Quote the entries that follow exactly, leaving none out.

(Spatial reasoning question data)

--*--

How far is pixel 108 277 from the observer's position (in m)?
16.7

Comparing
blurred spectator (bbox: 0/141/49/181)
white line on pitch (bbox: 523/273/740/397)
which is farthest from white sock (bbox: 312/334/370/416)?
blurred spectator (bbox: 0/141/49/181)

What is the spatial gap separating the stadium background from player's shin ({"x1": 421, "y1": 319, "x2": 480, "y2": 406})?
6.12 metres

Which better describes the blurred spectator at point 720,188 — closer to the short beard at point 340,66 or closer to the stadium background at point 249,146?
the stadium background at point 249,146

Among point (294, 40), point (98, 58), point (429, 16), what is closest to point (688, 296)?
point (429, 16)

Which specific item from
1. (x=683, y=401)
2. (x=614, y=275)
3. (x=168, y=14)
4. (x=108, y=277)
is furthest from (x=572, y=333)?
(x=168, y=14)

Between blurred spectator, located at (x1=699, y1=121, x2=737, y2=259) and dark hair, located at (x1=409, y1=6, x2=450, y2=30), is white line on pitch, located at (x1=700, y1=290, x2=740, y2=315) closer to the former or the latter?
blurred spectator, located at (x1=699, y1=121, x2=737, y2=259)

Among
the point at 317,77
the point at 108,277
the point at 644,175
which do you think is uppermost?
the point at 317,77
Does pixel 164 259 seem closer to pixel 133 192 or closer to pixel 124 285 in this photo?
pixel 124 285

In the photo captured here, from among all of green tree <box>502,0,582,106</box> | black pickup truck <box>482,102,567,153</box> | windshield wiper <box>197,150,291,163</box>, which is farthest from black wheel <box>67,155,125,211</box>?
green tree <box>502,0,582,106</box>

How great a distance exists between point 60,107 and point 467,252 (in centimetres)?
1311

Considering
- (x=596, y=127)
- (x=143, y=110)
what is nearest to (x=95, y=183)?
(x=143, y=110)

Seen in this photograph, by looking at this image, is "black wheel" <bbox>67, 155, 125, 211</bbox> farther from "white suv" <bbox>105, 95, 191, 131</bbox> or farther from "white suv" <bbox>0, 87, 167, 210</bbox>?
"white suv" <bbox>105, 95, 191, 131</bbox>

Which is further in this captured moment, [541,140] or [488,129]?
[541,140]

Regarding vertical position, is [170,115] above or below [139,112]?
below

--*--

Solution to this task:
How far is pixel 108 277 from the observer's position (in m)?
16.7

Comparing
blurred spectator (bbox: 0/141/49/181)
white line on pitch (bbox: 523/273/740/397)
which is farthest from white sock (bbox: 312/334/370/416)?
blurred spectator (bbox: 0/141/49/181)

What is the spatial gap separating the stadium background from player's shin ({"x1": 421, "y1": 319, "x2": 480, "y2": 406})?
6.12 metres

Which better describes the blurred spectator at point 720,188 — closer to the short beard at point 340,66 or closer to the stadium background at point 249,146?
the stadium background at point 249,146

Among point (294, 40), point (98, 58), point (429, 16), what is closest to point (688, 296)?
point (429, 16)

Which specific item from
1. (x=683, y=401)
2. (x=614, y=275)
3. (x=168, y=14)
4. (x=108, y=277)
is furthest from (x=572, y=333)?
(x=168, y=14)

Between blurred spectator, located at (x1=699, y1=121, x2=737, y2=259) and dark hair, located at (x1=409, y1=6, x2=450, y2=30), is white line on pitch, located at (x1=700, y1=290, x2=740, y2=315) closer to the former or the latter?
blurred spectator, located at (x1=699, y1=121, x2=737, y2=259)

Among
the point at 317,77
the point at 108,277
the point at 644,175
which do you think is uppermost?
the point at 317,77
Does pixel 164 259 seem closer to pixel 133 192 or closer to pixel 124 285 in this photo?
pixel 124 285

In the photo captured here, from among all of green tree <box>502,0,582,106</box> | black pickup truck <box>482,102,567,153</box> | windshield wiper <box>197,150,291,163</box>, which is farthest from black wheel <box>67,155,125,211</box>?
green tree <box>502,0,582,106</box>

How great a distance exists between point 60,107 and point 467,252 (in centimetres)?
1311

Considering
- (x=596, y=127)
- (x=143, y=110)
what is nearest to (x=95, y=183)?
(x=143, y=110)

Seen in this photograph, by looking at this image, is "black wheel" <bbox>67, 155, 125, 211</bbox> farther from "white suv" <bbox>105, 95, 191, 131</bbox> or farther from "white suv" <bbox>0, 87, 167, 210</bbox>?
"white suv" <bbox>105, 95, 191, 131</bbox>

Which is further in this captured moment, [541,140] or [488,129]?
[541,140]

Regarding vertical position, is [170,115] above or below [139,112]?
below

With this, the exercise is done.